You could take out an unsecured loan to buy your vehicle. However, depending on the interest rate, the monthly repayments could be higher than with a car finance package because you haven’t put down a deposit. Another cheaper alternative could be to use a secured loan to purchase your new car.
A secured loan is so called because it is finance that uses an asset as secutiry for the loan. This makes it a less risky option for the lender than an unsecured personal loan so, depending on your circumstances, you could borrow more over a longer period and at a lower interest rate.
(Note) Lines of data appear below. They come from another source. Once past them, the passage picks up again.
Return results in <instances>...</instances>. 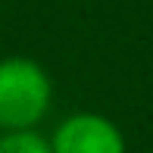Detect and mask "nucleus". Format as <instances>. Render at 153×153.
Masks as SVG:
<instances>
[{
	"label": "nucleus",
	"mask_w": 153,
	"mask_h": 153,
	"mask_svg": "<svg viewBox=\"0 0 153 153\" xmlns=\"http://www.w3.org/2000/svg\"><path fill=\"white\" fill-rule=\"evenodd\" d=\"M50 78L34 59L6 56L0 59V125L28 131L44 119L50 106Z\"/></svg>",
	"instance_id": "nucleus-1"
},
{
	"label": "nucleus",
	"mask_w": 153,
	"mask_h": 153,
	"mask_svg": "<svg viewBox=\"0 0 153 153\" xmlns=\"http://www.w3.org/2000/svg\"><path fill=\"white\" fill-rule=\"evenodd\" d=\"M53 153H125V137L109 119L94 113L69 116L56 128Z\"/></svg>",
	"instance_id": "nucleus-2"
},
{
	"label": "nucleus",
	"mask_w": 153,
	"mask_h": 153,
	"mask_svg": "<svg viewBox=\"0 0 153 153\" xmlns=\"http://www.w3.org/2000/svg\"><path fill=\"white\" fill-rule=\"evenodd\" d=\"M0 153H53V150L34 131H13L0 137Z\"/></svg>",
	"instance_id": "nucleus-3"
}]
</instances>
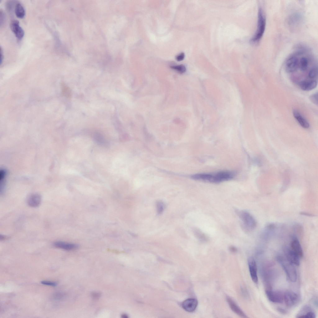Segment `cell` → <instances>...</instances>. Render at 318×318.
<instances>
[{
  "instance_id": "cell-17",
  "label": "cell",
  "mask_w": 318,
  "mask_h": 318,
  "mask_svg": "<svg viewBox=\"0 0 318 318\" xmlns=\"http://www.w3.org/2000/svg\"><path fill=\"white\" fill-rule=\"evenodd\" d=\"M293 114L300 125L304 128H308L310 126L307 121L301 115L298 111L296 110L293 111Z\"/></svg>"
},
{
  "instance_id": "cell-12",
  "label": "cell",
  "mask_w": 318,
  "mask_h": 318,
  "mask_svg": "<svg viewBox=\"0 0 318 318\" xmlns=\"http://www.w3.org/2000/svg\"><path fill=\"white\" fill-rule=\"evenodd\" d=\"M198 301L195 298H189L185 300L182 303V307L186 311L192 312L196 308Z\"/></svg>"
},
{
  "instance_id": "cell-10",
  "label": "cell",
  "mask_w": 318,
  "mask_h": 318,
  "mask_svg": "<svg viewBox=\"0 0 318 318\" xmlns=\"http://www.w3.org/2000/svg\"><path fill=\"white\" fill-rule=\"evenodd\" d=\"M297 318H314L315 313L311 308L308 305L302 307L297 316Z\"/></svg>"
},
{
  "instance_id": "cell-2",
  "label": "cell",
  "mask_w": 318,
  "mask_h": 318,
  "mask_svg": "<svg viewBox=\"0 0 318 318\" xmlns=\"http://www.w3.org/2000/svg\"><path fill=\"white\" fill-rule=\"evenodd\" d=\"M266 26L265 17L262 8L260 7L258 11L257 29L254 36L251 39V42L257 43L260 40L264 34Z\"/></svg>"
},
{
  "instance_id": "cell-7",
  "label": "cell",
  "mask_w": 318,
  "mask_h": 318,
  "mask_svg": "<svg viewBox=\"0 0 318 318\" xmlns=\"http://www.w3.org/2000/svg\"><path fill=\"white\" fill-rule=\"evenodd\" d=\"M299 61L298 57L295 55H292L287 60L285 64L286 71L289 73H292L296 71L298 67Z\"/></svg>"
},
{
  "instance_id": "cell-21",
  "label": "cell",
  "mask_w": 318,
  "mask_h": 318,
  "mask_svg": "<svg viewBox=\"0 0 318 318\" xmlns=\"http://www.w3.org/2000/svg\"><path fill=\"white\" fill-rule=\"evenodd\" d=\"M171 68L174 69L179 73L182 74L184 73L186 70V68L185 66L183 65H180L177 66H172Z\"/></svg>"
},
{
  "instance_id": "cell-24",
  "label": "cell",
  "mask_w": 318,
  "mask_h": 318,
  "mask_svg": "<svg viewBox=\"0 0 318 318\" xmlns=\"http://www.w3.org/2000/svg\"><path fill=\"white\" fill-rule=\"evenodd\" d=\"M318 70L316 67H314L312 68L309 71L308 76L309 78L311 79L315 77L317 75Z\"/></svg>"
},
{
  "instance_id": "cell-14",
  "label": "cell",
  "mask_w": 318,
  "mask_h": 318,
  "mask_svg": "<svg viewBox=\"0 0 318 318\" xmlns=\"http://www.w3.org/2000/svg\"><path fill=\"white\" fill-rule=\"evenodd\" d=\"M291 249L300 258L303 257V253L301 244L298 238L293 236L291 243Z\"/></svg>"
},
{
  "instance_id": "cell-32",
  "label": "cell",
  "mask_w": 318,
  "mask_h": 318,
  "mask_svg": "<svg viewBox=\"0 0 318 318\" xmlns=\"http://www.w3.org/2000/svg\"><path fill=\"white\" fill-rule=\"evenodd\" d=\"M121 316H122V318H127L128 317L125 314H123Z\"/></svg>"
},
{
  "instance_id": "cell-26",
  "label": "cell",
  "mask_w": 318,
  "mask_h": 318,
  "mask_svg": "<svg viewBox=\"0 0 318 318\" xmlns=\"http://www.w3.org/2000/svg\"><path fill=\"white\" fill-rule=\"evenodd\" d=\"M41 284L47 285H49L52 286H55L57 285V283L56 282H52L49 281H43L41 282Z\"/></svg>"
},
{
  "instance_id": "cell-6",
  "label": "cell",
  "mask_w": 318,
  "mask_h": 318,
  "mask_svg": "<svg viewBox=\"0 0 318 318\" xmlns=\"http://www.w3.org/2000/svg\"><path fill=\"white\" fill-rule=\"evenodd\" d=\"M284 300L288 307H293L298 302L299 298L298 294L291 291H288L284 293Z\"/></svg>"
},
{
  "instance_id": "cell-15",
  "label": "cell",
  "mask_w": 318,
  "mask_h": 318,
  "mask_svg": "<svg viewBox=\"0 0 318 318\" xmlns=\"http://www.w3.org/2000/svg\"><path fill=\"white\" fill-rule=\"evenodd\" d=\"M41 197L38 193L33 194L31 195L27 199L28 205L32 207L38 206L41 202Z\"/></svg>"
},
{
  "instance_id": "cell-3",
  "label": "cell",
  "mask_w": 318,
  "mask_h": 318,
  "mask_svg": "<svg viewBox=\"0 0 318 318\" xmlns=\"http://www.w3.org/2000/svg\"><path fill=\"white\" fill-rule=\"evenodd\" d=\"M234 174L231 171H222L214 174L207 173L206 181L218 183L232 179Z\"/></svg>"
},
{
  "instance_id": "cell-22",
  "label": "cell",
  "mask_w": 318,
  "mask_h": 318,
  "mask_svg": "<svg viewBox=\"0 0 318 318\" xmlns=\"http://www.w3.org/2000/svg\"><path fill=\"white\" fill-rule=\"evenodd\" d=\"M156 207L157 213L159 214H161L164 209V205L163 202L159 201L156 203Z\"/></svg>"
},
{
  "instance_id": "cell-11",
  "label": "cell",
  "mask_w": 318,
  "mask_h": 318,
  "mask_svg": "<svg viewBox=\"0 0 318 318\" xmlns=\"http://www.w3.org/2000/svg\"><path fill=\"white\" fill-rule=\"evenodd\" d=\"M10 27L17 38L21 39L23 37L24 32L22 28L20 26L19 22L18 20H12L10 23Z\"/></svg>"
},
{
  "instance_id": "cell-30",
  "label": "cell",
  "mask_w": 318,
  "mask_h": 318,
  "mask_svg": "<svg viewBox=\"0 0 318 318\" xmlns=\"http://www.w3.org/2000/svg\"><path fill=\"white\" fill-rule=\"evenodd\" d=\"M301 214H302V215H304L307 216H313L312 215H311V214H310V213H308L306 212H301Z\"/></svg>"
},
{
  "instance_id": "cell-29",
  "label": "cell",
  "mask_w": 318,
  "mask_h": 318,
  "mask_svg": "<svg viewBox=\"0 0 318 318\" xmlns=\"http://www.w3.org/2000/svg\"><path fill=\"white\" fill-rule=\"evenodd\" d=\"M278 311L283 314H285L286 312V311L284 309L281 308H279L278 309Z\"/></svg>"
},
{
  "instance_id": "cell-27",
  "label": "cell",
  "mask_w": 318,
  "mask_h": 318,
  "mask_svg": "<svg viewBox=\"0 0 318 318\" xmlns=\"http://www.w3.org/2000/svg\"><path fill=\"white\" fill-rule=\"evenodd\" d=\"M184 53L182 52L176 56V59L178 61H180L184 59Z\"/></svg>"
},
{
  "instance_id": "cell-9",
  "label": "cell",
  "mask_w": 318,
  "mask_h": 318,
  "mask_svg": "<svg viewBox=\"0 0 318 318\" xmlns=\"http://www.w3.org/2000/svg\"><path fill=\"white\" fill-rule=\"evenodd\" d=\"M248 264L251 279L255 283L257 284L258 281L257 268L256 261L253 258L250 257L248 258Z\"/></svg>"
},
{
  "instance_id": "cell-13",
  "label": "cell",
  "mask_w": 318,
  "mask_h": 318,
  "mask_svg": "<svg viewBox=\"0 0 318 318\" xmlns=\"http://www.w3.org/2000/svg\"><path fill=\"white\" fill-rule=\"evenodd\" d=\"M226 298L229 307L234 313L241 317H247L246 315L244 313L233 299L229 296H227Z\"/></svg>"
},
{
  "instance_id": "cell-31",
  "label": "cell",
  "mask_w": 318,
  "mask_h": 318,
  "mask_svg": "<svg viewBox=\"0 0 318 318\" xmlns=\"http://www.w3.org/2000/svg\"><path fill=\"white\" fill-rule=\"evenodd\" d=\"M0 54H1L0 63L1 64L2 63V60H3V54H2V48H0Z\"/></svg>"
},
{
  "instance_id": "cell-19",
  "label": "cell",
  "mask_w": 318,
  "mask_h": 318,
  "mask_svg": "<svg viewBox=\"0 0 318 318\" xmlns=\"http://www.w3.org/2000/svg\"><path fill=\"white\" fill-rule=\"evenodd\" d=\"M15 12L16 16L19 18H23L25 15V11L23 6L20 3H17L15 6Z\"/></svg>"
},
{
  "instance_id": "cell-4",
  "label": "cell",
  "mask_w": 318,
  "mask_h": 318,
  "mask_svg": "<svg viewBox=\"0 0 318 318\" xmlns=\"http://www.w3.org/2000/svg\"><path fill=\"white\" fill-rule=\"evenodd\" d=\"M238 213L242 220L244 228L246 230L249 231L256 227V220L248 212L246 211H241L238 212Z\"/></svg>"
},
{
  "instance_id": "cell-1",
  "label": "cell",
  "mask_w": 318,
  "mask_h": 318,
  "mask_svg": "<svg viewBox=\"0 0 318 318\" xmlns=\"http://www.w3.org/2000/svg\"><path fill=\"white\" fill-rule=\"evenodd\" d=\"M278 262L281 266L289 280L293 282L297 279V273L294 264L289 261L285 257L278 255L277 257Z\"/></svg>"
},
{
  "instance_id": "cell-23",
  "label": "cell",
  "mask_w": 318,
  "mask_h": 318,
  "mask_svg": "<svg viewBox=\"0 0 318 318\" xmlns=\"http://www.w3.org/2000/svg\"><path fill=\"white\" fill-rule=\"evenodd\" d=\"M94 139L98 143L103 144L104 142V139L101 134L97 133L94 134Z\"/></svg>"
},
{
  "instance_id": "cell-20",
  "label": "cell",
  "mask_w": 318,
  "mask_h": 318,
  "mask_svg": "<svg viewBox=\"0 0 318 318\" xmlns=\"http://www.w3.org/2000/svg\"><path fill=\"white\" fill-rule=\"evenodd\" d=\"M299 62V64L301 70L303 71H306L307 68L309 64L308 58L305 57H302L301 58Z\"/></svg>"
},
{
  "instance_id": "cell-16",
  "label": "cell",
  "mask_w": 318,
  "mask_h": 318,
  "mask_svg": "<svg viewBox=\"0 0 318 318\" xmlns=\"http://www.w3.org/2000/svg\"><path fill=\"white\" fill-rule=\"evenodd\" d=\"M317 85L315 80L303 81L300 82L298 84L300 88L304 91H310L315 88Z\"/></svg>"
},
{
  "instance_id": "cell-25",
  "label": "cell",
  "mask_w": 318,
  "mask_h": 318,
  "mask_svg": "<svg viewBox=\"0 0 318 318\" xmlns=\"http://www.w3.org/2000/svg\"><path fill=\"white\" fill-rule=\"evenodd\" d=\"M309 98L311 101L315 104L318 105V93H317L312 94L310 97Z\"/></svg>"
},
{
  "instance_id": "cell-18",
  "label": "cell",
  "mask_w": 318,
  "mask_h": 318,
  "mask_svg": "<svg viewBox=\"0 0 318 318\" xmlns=\"http://www.w3.org/2000/svg\"><path fill=\"white\" fill-rule=\"evenodd\" d=\"M54 246L58 248L66 250H72L76 248L78 246L75 244L62 241H57L54 243Z\"/></svg>"
},
{
  "instance_id": "cell-28",
  "label": "cell",
  "mask_w": 318,
  "mask_h": 318,
  "mask_svg": "<svg viewBox=\"0 0 318 318\" xmlns=\"http://www.w3.org/2000/svg\"><path fill=\"white\" fill-rule=\"evenodd\" d=\"M91 295L92 297L95 299H98L100 296V294L97 292H93L92 293Z\"/></svg>"
},
{
  "instance_id": "cell-8",
  "label": "cell",
  "mask_w": 318,
  "mask_h": 318,
  "mask_svg": "<svg viewBox=\"0 0 318 318\" xmlns=\"http://www.w3.org/2000/svg\"><path fill=\"white\" fill-rule=\"evenodd\" d=\"M284 252L286 258L293 264L299 266L300 265V257L291 249L287 247L284 248Z\"/></svg>"
},
{
  "instance_id": "cell-5",
  "label": "cell",
  "mask_w": 318,
  "mask_h": 318,
  "mask_svg": "<svg viewBox=\"0 0 318 318\" xmlns=\"http://www.w3.org/2000/svg\"><path fill=\"white\" fill-rule=\"evenodd\" d=\"M266 293L268 299L273 303H281L284 300V293L281 291L269 289L266 290Z\"/></svg>"
}]
</instances>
With a secured loan you can generally borrow between £15,000 to £100,000 and pay it back over 5 to 25-years, depending on credit checks and your financial status.
In contrast, unsecured finance is not secured on an asset so is a greater risk for the bank and, as such, the interest rates tend to be higher, the amount you can borrow less (£1,000 to £50,000) and the repayment periods shorter – normally between one and five years.
The loan will be secured on your car or your property
However, if you take out a secured loan it does mean that the finance will either be secured on your vehicle or your home, meaning that if you fail to keep up with the repayments, in the worst case scenario the lender could repossess your car or property.
Depending on how much you borrow and over what time frame, you could also end up paying more in interest because you could be paying it back for a longer period of time.
Can I get a secured loan with a poor credit rating?
It can actually be easier to qualify for a secured loan if you have a less than ideal credit rating as having the loan secured on an asset makes it a less risky proposition for the lender.
Check with your mortgage lender
If you own your own home it might be worth checking with your existing mortgage lender to find out if they could extend your mortgage borrowing or provide an additional secured loan to help you purchase your vehicle.
Always think carefully and get advice before securing a loan to your property.